Is Sentinel Lymph Node Excision Useful in Predicting Spread of Squamous Cell Skin Cancer?
Posted: Wednesday, April 24, 2019
The clinical utility of the extirpation of the sentinel lymph nodes appears to be limited in patients with high-risk cutaneous squamous cell carcinoma, according to study findings presented in the European Journal of Cancer. Sentinel lymph node excision is not a reliable diagnostic approach to evaluate the risk of future systemic carcinoma spread and the development of distant metastases in these patients, determined Philipp Jansen, MD, of the University Hospital Essen, Germany, and colleagues.
“Novel diagnostic approaches for patients with high-risk cutaneous squamous cell carcinoma should be evaluated,” the authors concluded. Researchers conducted an ambidirectional cohort study with 114 patients who underwent sentinel lymph node excision, with a median follow-up of 23.7 months. Of the patients, 89 were men, and 25 were women.
A multivariable analysis revealed that histopathologic detection of ulceration (hazard ratio = 2.9), perineural growth (hazard ratio = 3.0), and clinical utility occult sentinel lymph node metastases (hazard ratio = 10.7) were strongly associated with the future occurrence of distant metastases.
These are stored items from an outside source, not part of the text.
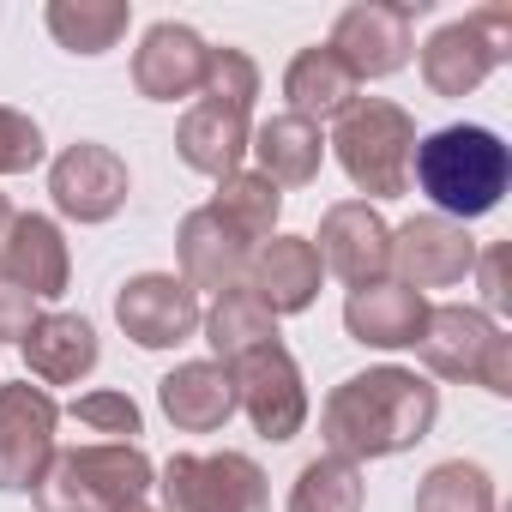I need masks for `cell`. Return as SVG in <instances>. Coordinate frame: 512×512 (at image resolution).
I'll use <instances>...</instances> for the list:
<instances>
[{
  "label": "cell",
  "instance_id": "cell-1",
  "mask_svg": "<svg viewBox=\"0 0 512 512\" xmlns=\"http://www.w3.org/2000/svg\"><path fill=\"white\" fill-rule=\"evenodd\" d=\"M434 416H440V392L416 368L386 362V368H368V374H350L344 386H332V398L320 410V440L344 464L398 458L416 440H428Z\"/></svg>",
  "mask_w": 512,
  "mask_h": 512
},
{
  "label": "cell",
  "instance_id": "cell-2",
  "mask_svg": "<svg viewBox=\"0 0 512 512\" xmlns=\"http://www.w3.org/2000/svg\"><path fill=\"white\" fill-rule=\"evenodd\" d=\"M410 181L434 199V217H452V223H470V217H488L512 181V151L500 145V133L488 127H440L428 139H416V157H410Z\"/></svg>",
  "mask_w": 512,
  "mask_h": 512
},
{
  "label": "cell",
  "instance_id": "cell-3",
  "mask_svg": "<svg viewBox=\"0 0 512 512\" xmlns=\"http://www.w3.org/2000/svg\"><path fill=\"white\" fill-rule=\"evenodd\" d=\"M151 482L157 470L139 440H97V446L55 452L31 494L37 512H121L127 500H145Z\"/></svg>",
  "mask_w": 512,
  "mask_h": 512
},
{
  "label": "cell",
  "instance_id": "cell-4",
  "mask_svg": "<svg viewBox=\"0 0 512 512\" xmlns=\"http://www.w3.org/2000/svg\"><path fill=\"white\" fill-rule=\"evenodd\" d=\"M326 145L338 151L350 187H362L368 199L410 193V157H416V121H410V109H398L386 97H356L338 115V133Z\"/></svg>",
  "mask_w": 512,
  "mask_h": 512
},
{
  "label": "cell",
  "instance_id": "cell-5",
  "mask_svg": "<svg viewBox=\"0 0 512 512\" xmlns=\"http://www.w3.org/2000/svg\"><path fill=\"white\" fill-rule=\"evenodd\" d=\"M428 374L440 380H470L494 398H512V338L482 314V308H428V326L416 338Z\"/></svg>",
  "mask_w": 512,
  "mask_h": 512
},
{
  "label": "cell",
  "instance_id": "cell-6",
  "mask_svg": "<svg viewBox=\"0 0 512 512\" xmlns=\"http://www.w3.org/2000/svg\"><path fill=\"white\" fill-rule=\"evenodd\" d=\"M506 61H512V7H476L422 43V79L434 97H470Z\"/></svg>",
  "mask_w": 512,
  "mask_h": 512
Dr. Jansen and colleagues noted a 50% positive predictive value for patients in whom sentinel lymph node metastasis was detected to develop distant metastases. However, in seven patients, distant metastases also occurred when histopathologic sentinel lymph node evaluation exhibited no evidence of metastases.
The authors did acknowledge limitations to their study. “Although we present the largest cohort study of [high-risk cutaneous squamous cell carcinoma] to date, the study size is still too small to provide precise estimates of diagnostic indices and hazard ratios,” they noted.
Disclosure: The study authors’ disclosure information may be found at ejcancer.com.